As women, we instinctively understand what it means to fear. We fear that God won’t meet the desires of our heart. We fear being insignificant or ordinary. We fear rejection. We fear cancer stealing our lives or the lives of our loved ones. We fear tragedies and accidents. Fear is our default emotion.
Living abroad, I feared not having adequate medical attention. I feared that I had given up my opportunity to get married by moving to the middle-of-nowhere-China. I feared that I was missing everything back home—my nieces and nephews growing up, friend’s weddings, babies—all of it. I feared I would never fit in anywhere again. That I had lost my sense of home. I feared failure and not being able to tell my supporters that their money was well-spent.
When we become mothers, we board the Fear Train and never seem to be able to get off. With each of my babies, I spent the first year of their lives waking up terrified that I had rolled over them in the night—even when they were asleep in their cribs. When they started walking, I would leap out of bed in at night to prevent them from killing themselves in a multitude of creative ways in my dreams. Night was the time my every fear had its rehearsal.

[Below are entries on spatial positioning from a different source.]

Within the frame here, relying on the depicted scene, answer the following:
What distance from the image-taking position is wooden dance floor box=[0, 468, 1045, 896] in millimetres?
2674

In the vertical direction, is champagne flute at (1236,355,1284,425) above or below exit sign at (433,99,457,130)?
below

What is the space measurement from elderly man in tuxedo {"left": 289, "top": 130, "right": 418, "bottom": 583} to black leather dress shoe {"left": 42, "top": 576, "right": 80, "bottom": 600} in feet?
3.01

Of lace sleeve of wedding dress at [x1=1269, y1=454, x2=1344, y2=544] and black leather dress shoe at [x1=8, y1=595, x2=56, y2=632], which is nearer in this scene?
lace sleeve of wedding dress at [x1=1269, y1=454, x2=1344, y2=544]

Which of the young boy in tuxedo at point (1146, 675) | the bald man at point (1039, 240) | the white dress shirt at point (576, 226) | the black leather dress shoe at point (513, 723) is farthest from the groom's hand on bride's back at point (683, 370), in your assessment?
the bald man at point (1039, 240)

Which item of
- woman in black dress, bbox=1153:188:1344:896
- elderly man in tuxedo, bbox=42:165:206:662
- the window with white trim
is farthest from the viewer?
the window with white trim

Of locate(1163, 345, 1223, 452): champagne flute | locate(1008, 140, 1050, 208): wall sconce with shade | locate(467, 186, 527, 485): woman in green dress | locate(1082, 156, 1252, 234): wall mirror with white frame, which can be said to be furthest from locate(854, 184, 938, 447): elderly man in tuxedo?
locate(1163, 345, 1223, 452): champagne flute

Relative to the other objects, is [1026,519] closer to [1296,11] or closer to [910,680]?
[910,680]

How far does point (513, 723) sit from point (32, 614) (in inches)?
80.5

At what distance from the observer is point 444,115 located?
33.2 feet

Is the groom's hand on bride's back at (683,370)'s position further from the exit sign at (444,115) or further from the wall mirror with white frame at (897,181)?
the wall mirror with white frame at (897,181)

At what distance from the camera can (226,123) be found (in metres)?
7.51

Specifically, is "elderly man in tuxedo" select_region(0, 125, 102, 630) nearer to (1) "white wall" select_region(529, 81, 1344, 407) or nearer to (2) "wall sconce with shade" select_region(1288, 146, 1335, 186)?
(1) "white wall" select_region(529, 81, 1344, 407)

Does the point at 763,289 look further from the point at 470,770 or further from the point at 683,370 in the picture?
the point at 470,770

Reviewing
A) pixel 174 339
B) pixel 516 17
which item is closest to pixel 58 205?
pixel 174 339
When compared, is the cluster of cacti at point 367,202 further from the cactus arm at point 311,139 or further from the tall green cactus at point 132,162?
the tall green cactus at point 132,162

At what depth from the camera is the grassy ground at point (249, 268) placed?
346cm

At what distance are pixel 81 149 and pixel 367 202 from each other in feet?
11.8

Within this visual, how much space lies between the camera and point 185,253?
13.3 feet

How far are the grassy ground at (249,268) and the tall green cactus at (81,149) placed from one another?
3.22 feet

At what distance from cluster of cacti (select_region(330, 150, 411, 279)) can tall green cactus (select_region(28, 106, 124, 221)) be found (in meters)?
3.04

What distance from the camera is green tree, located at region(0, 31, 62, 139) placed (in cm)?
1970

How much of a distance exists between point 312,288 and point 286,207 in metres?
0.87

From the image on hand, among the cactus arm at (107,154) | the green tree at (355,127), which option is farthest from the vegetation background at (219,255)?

Fear can consume us and spread like a communicable disease. I witnessed this in China after the Sichuan earthquake in 2008. Though we were hundreds of miles from the quake, we felt the earth riot violently and send our buildings swaying as if at sea. And the fear in the weeks following became a sickness. Many students refused to sleep in their dorms and camped outside. Students skipped class. Rumors of aftershocks and reports of the aftermath in Sichuan fed our fears. It was the first time I had experienced the choking power of fear to control en masse.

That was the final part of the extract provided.